Die Bezahlschranke auf «nzz.ch» wirft weniger Geld ab als erhofft, der Onlinechef des Verlags hat vor kurzem gekündigt. Altgediente Printredaktoren, die sich für eine Theaterkritik auch mal zwei oder drei Tage Zeit liessen, und junge Onliner, die im Auftrag der Konzernspitze mit Liveticker und Bilderstrecken um Klicks buhlen, beäugen sich argwöhnisch.

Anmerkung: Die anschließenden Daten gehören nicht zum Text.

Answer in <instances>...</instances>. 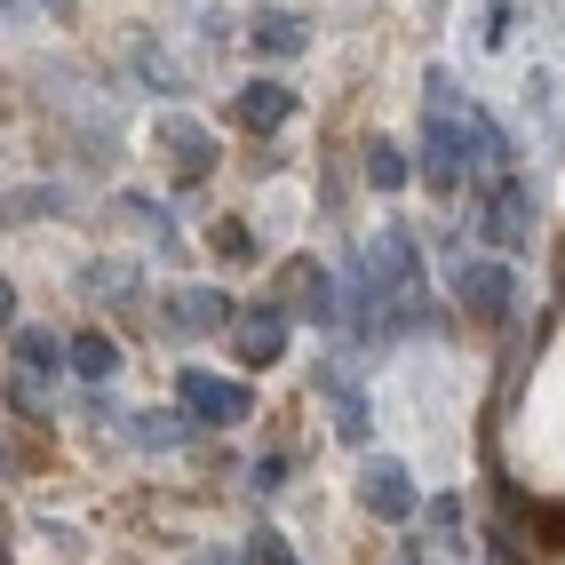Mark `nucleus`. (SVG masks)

Mindestens so tief sind die Gräben beim «Tages-Anzeiger». In einem Brief, der diese Woche an Chef­redaktor Res Strehle über­geben wurde, verleiht die Redaktion ihrem Unmut Ausdruck. «Wir beschleunigen unentwegt», wird kritisiert. «Das Tagesgeschäft ist nervös, klick­getrieben und damit auch anfällig für nicht hinterfragtes Mitwirken in boulevardesken Übertreibungen und Kampagnen.» Die Redaktoren müssten alles machen: schreiben, diensten, floaten, twittern, filmen, foto­grafieren, skribbeln. Zwischen Print und Online herrsche der Eindruck zweier nur schwer zu vereinbarenden Kulturen. Kontraproduktiv sei der Befehlston, der online an der Tagesordnung sei. Denn: «Eine Redaktion ist keine Kaserne.»

Mit dem Finger auf andere zu zeigen, gebietet sich in diesem Fall ausdrücklich nicht – sitzen doch alle Medien, inklusive der «Südostschweiz», im gleichen Boot. Was die «Tagi»-Redaktion im Kern befürchtet, ist ein Verlust an Qualität. Und da kann man den Kollegen nur recht geben. Auch wenn wir hier in Chur noch nicht so genau wissen, was skribbeln und floaten eigentlich ist.